Top of DATA UNDER STUDY

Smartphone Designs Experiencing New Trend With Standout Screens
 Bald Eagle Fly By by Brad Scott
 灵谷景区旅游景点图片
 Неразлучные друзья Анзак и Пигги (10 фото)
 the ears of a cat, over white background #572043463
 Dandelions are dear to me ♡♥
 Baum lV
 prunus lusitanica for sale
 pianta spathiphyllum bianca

Bottom of DATA UNDER STUDY
Top of DATA UNDER STUDY

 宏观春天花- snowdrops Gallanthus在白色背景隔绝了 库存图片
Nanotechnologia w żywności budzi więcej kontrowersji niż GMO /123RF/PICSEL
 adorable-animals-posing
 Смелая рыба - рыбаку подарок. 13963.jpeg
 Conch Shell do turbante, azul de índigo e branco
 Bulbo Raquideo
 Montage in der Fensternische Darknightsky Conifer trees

Bottom of DATA UNDER STUDY

- _PROMPT_
Using the entries shown above, reproduce verbatim the lines from the line bearing "Bulbo Raquideo" to the line bearing "Montage in der", inclusive.

- _ANSWER FOR THE TASK_
 Bulbo Raquideo
 Montage in der Fensternische Darknightsky Conifer trees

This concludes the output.